7. A situação dos quarterbacks em Buffalo continua se superando em termos de bizarrice. Josh Allen se machucou e deve perder algumas semanas. O time não tem mais AJ McCarron, trocado pouco antes do início da temporada e, por padrão, Nathan Peterman seria o titular em condições normais.

Exceto que nada nos Bills ocorre em condições normais. Peterman tem sido tão mal, mas tão mal, que o time anunciou que Derek Anderson será o titular na partida do próximo domingo. Anderson assinou com a equipe há dez dias, tem ainda quase nenhum conhecimento do playbook e mesmo assim existem reports que os jogadores em Buffalo estavam pedindo pela titularidade do veterano, o que diz muito sobre as opiniões relativas a Peterman naquele vestiário. É surpreendente o quanto a comissão técnica da franquia tem problemas e mais problemas para lidar com a posição mais importante do jogo.

8. Eu acho que Nick Bosa está certíssimo na decisão de abandonar o College Football.
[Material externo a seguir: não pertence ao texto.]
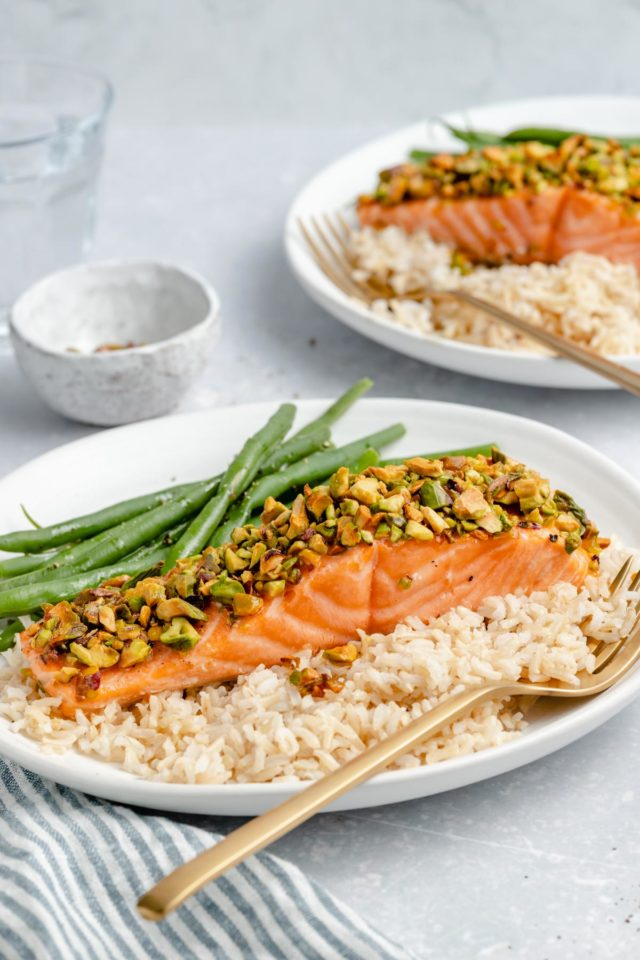 pistachio-crusted salmon on a plate with rice and green beans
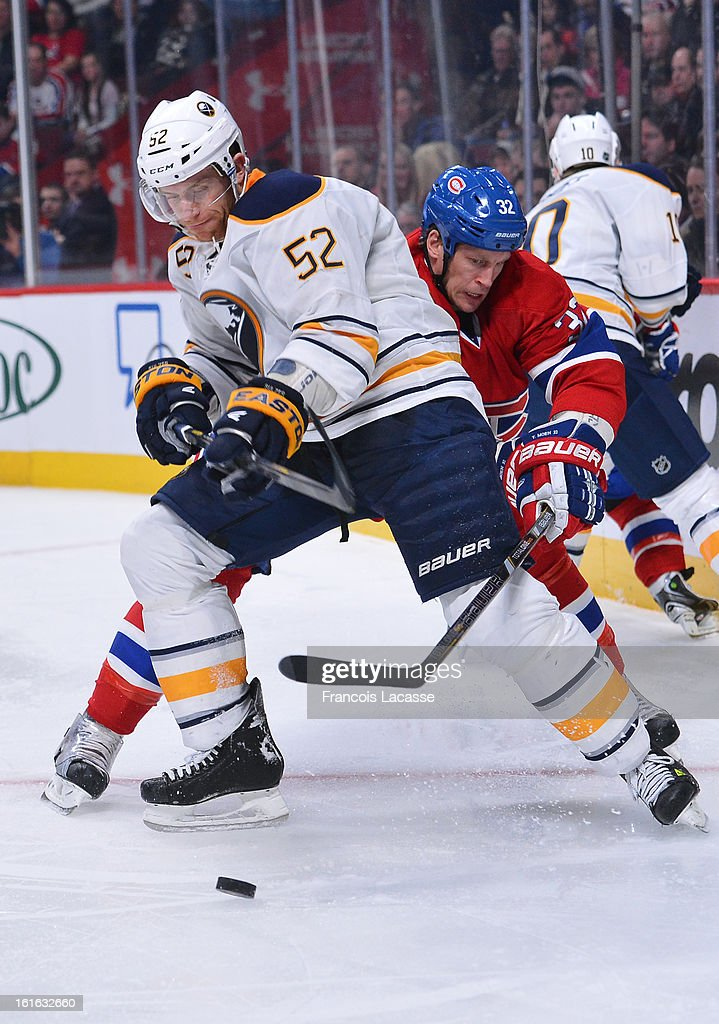 Travis Moen #32 of the Montreal Canadiens and Alexander Sulzer #52 of the Buffalo Sabres battles for the puck during the NHL game on February 2, 2013 at the Bell Centre in Montreal, Quebec, Canada.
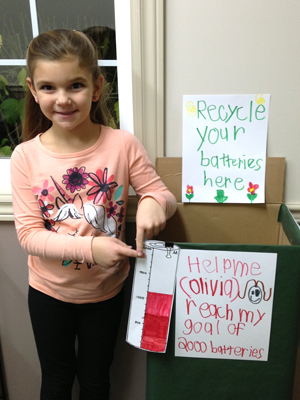 Olivia poses with her battery recycling container she made for the Ontario Schools Battery Recycling Challenge
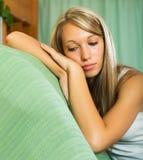 Blonde unglückliche Frau zu Hause Lizenzfreies Stockfoto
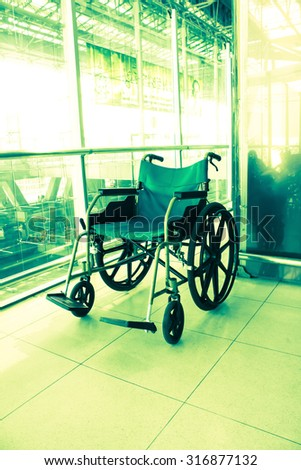 Wheelchair service in airport terminal, vintage color style - stock photo
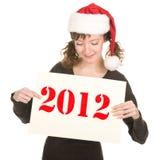 女孩帽子圣诞老人年轻人 免版税图库摄影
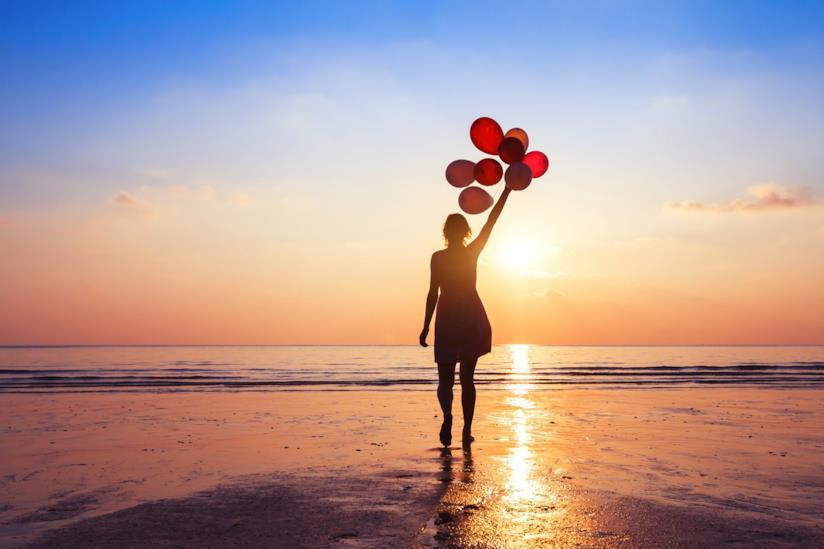 Ragazza in riva al mare con dei palloncini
O irmão mais novo de Joey Bosa declarou ontem que não retornará ao time de Ohio State para focar em sua recuperação completa depois de uma lesão não-tão-grave contra TCU, encerrando assim sua carreira universitária.

Se você critica essa decisão, se lembre que: 1) jogadores da NCAA não são pagos; 2) Ahmmon Richards teve de se aposentar de Miami recentemente por conta de uma grave lesão no pescoço e 3) a NCAA e a NFL pensam prioritariamente no dinheiro sempre, sempre, sempre. Ou seja: Bosa não está errado de fazer o mesmo. Ele certamente será uma escolha de topo de primeira rodada no Draft de 2019 e, mesmo que não seja a atitude mais nobre do mundo largar o time pensando no dinheiro, é a atitude mais correta a se fazer dado o atual estado da organização que comanda o College Football.

9. Todos nós torcemos para Cairo Santos ter sucesso na liga, mas a verdade nua e crua é que ele não é elite. Isso é necessariamente um problema? Claro que não – existe uma razão para que os kickers de elite sejam tão bem reconhecidos como são. Porém, virar os olhos para o fato de que Cairo está desempregado por seu nível é ignorância.

Santos é um kicker extremamente preciso, disso não há dúvidas. Todavia, sua perna não tem potência o suficiente, o que limita a seus times na opção de chutar field goals longos, assim como desfavorecem-nos com relação a posição de campo nos kickoffs. Ele é bom o suficiente para estar num elenco da NFL? Sem dúvida. Ele é bom o suficiente para ser considerado unanimidade na liga? Duvidoso.

10. Sessão semanal de prêmios, semana 6

Melhor jogada da semana: Os Bears assumiram a liderança contra os Dolphins restando pouco mais de três minutos em Miami. Perdendo por 28 a 21 e com a bola na linha de 25 do campo de defesa, os donos da casa iniciaram o drive com um passe de apenas quatro jardas para Albert Wilson no meio do campo; o que torna essa jogada incrível é que, após a recepção, Wilson ativou o modo turbo, ultrapassou toda a defesa de Chicago, quebrou tackles e chegou até a end zone, levando a partida para a prorrogação.

Pior jogada da semana: Também em Miami e já na prorrogação, a vitória dos Dolphins parecia certa quando o time teve a primeira posse e chegou até a linha de uma jarda. Na terceira descida, Kenyan Drake tentou entrar pelo meio, sem sucesso; quando tentou o segundo esforço, Drake sofreu um fumble na goal line, com os Bears recuperando a posse da bola e se mantendo vivos na partida. Entretanto, Chicago erraria o field goal que lhes daria a vitória e os donos da casa garantiriam a vitória na posse seguinte.

Jogada subestimada da semana: Com 5:33 restando no último quarto em Foxborough, New England defrontava uma 3rd and goal na linha de 4 jardas perdendo por 33 a 30. Kansas City, então, tentou uma estratégia de cobertura interessantíssima, utilizando cobertura dupla em três dos alvos de Brady; a solução para o quarterback dos Patriots, que não é conhecido por seu atleticismo e/ou velocidade, foi entrar na end zone correndo com a bola, coisa que quase nunca o vemos fazendo com exceção de sneaks. Os donos da casa venceriam um incrível Sunday Night Football por 43 a 40.